Paying for the deeds of others
It is said that each one of us pays for our deeds with consequences. Fair enough. This is what most of us are taught regardless of our religious persuasions. Do good, sow the seed, reap the harvest, what goes around comes around. But is it really true?
What about when we are paying with consequences for the deeds of others that have no connection to us but overwhelm us with the power of the ripple effect. How do we justify that?
The Palestinian children killed in Gaza were not guilty of anything but being born. The thousands fleeing Syria had opted to bring up families, earn their daily bread and live out their lives with grace and dignity, not trek across a continent with their babies and all their worldly possessions in their arms.
The Yemen casualties whose only fault was that they were in the path of a guided missile and yet, had no truck with the violence visited upon them uninvited. Two days ago a rocket fired by the Houthis killed 24 civilians in the town on Taez — nameless, unmourned, just statistics in a ledger.

> **Your task**:
Decide whether each statement agrees with the text on paying for the deeds of others, answering yes or no and quoting the deciding words of the text: (a) most people are taught that each person pays for their deeds with consequences, whatever their religion; (b) the Palestinian children killed in Gaza bore some guilt beyond being born; (c) a rocket fired by the Houthis killed 24 civilians two days ago.

> **Provided data**:
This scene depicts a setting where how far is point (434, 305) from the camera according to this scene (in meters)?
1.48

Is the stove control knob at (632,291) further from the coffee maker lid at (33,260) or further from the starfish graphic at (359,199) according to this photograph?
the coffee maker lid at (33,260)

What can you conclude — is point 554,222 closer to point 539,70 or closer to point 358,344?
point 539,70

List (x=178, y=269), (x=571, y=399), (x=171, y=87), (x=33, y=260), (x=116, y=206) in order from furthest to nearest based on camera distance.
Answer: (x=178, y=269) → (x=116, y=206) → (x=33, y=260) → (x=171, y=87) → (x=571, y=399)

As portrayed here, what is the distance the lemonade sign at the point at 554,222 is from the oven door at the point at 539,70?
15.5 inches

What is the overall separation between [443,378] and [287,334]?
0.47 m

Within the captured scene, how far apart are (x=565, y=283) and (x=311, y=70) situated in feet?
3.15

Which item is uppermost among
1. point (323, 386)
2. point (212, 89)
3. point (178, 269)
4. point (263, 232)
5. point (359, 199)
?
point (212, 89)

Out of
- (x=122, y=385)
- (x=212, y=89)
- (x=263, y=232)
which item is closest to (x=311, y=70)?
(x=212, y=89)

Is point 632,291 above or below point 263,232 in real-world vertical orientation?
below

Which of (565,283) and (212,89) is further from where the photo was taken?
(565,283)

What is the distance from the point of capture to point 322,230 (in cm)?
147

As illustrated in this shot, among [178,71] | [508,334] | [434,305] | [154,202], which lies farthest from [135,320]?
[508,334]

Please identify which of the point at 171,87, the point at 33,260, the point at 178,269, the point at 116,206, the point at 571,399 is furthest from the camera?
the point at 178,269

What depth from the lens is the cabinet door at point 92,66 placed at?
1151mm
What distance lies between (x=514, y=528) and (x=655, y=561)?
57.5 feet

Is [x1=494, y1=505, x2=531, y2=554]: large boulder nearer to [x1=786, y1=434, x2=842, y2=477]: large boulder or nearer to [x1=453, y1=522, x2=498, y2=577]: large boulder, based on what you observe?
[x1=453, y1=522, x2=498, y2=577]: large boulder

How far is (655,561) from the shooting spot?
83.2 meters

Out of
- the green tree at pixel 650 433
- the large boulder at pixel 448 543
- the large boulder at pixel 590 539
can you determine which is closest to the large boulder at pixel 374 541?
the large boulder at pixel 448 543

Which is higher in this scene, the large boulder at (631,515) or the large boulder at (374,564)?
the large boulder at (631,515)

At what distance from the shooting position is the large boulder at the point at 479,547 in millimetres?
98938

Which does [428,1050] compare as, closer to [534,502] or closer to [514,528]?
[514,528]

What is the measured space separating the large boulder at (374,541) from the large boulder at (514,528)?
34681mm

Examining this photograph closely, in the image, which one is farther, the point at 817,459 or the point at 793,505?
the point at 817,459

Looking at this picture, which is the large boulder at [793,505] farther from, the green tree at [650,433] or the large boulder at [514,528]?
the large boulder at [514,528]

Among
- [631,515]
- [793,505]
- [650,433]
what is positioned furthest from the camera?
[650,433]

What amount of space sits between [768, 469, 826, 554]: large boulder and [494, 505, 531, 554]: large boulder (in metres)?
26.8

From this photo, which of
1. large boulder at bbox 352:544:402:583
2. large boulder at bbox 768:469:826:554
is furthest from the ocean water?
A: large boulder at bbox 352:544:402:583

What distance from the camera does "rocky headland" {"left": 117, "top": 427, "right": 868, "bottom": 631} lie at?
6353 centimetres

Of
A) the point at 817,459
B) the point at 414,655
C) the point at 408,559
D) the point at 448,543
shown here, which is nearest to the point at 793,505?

> **Solution below**:
(a) Yes: "This is what most of us are taught regardless of our religious persuasions."
(b) No: "The Palestinian children killed in Gaza were not guilty of anything but being born."
(c) Yes: "Two days ago a rocket fired by the Houthis killed 24 civilians"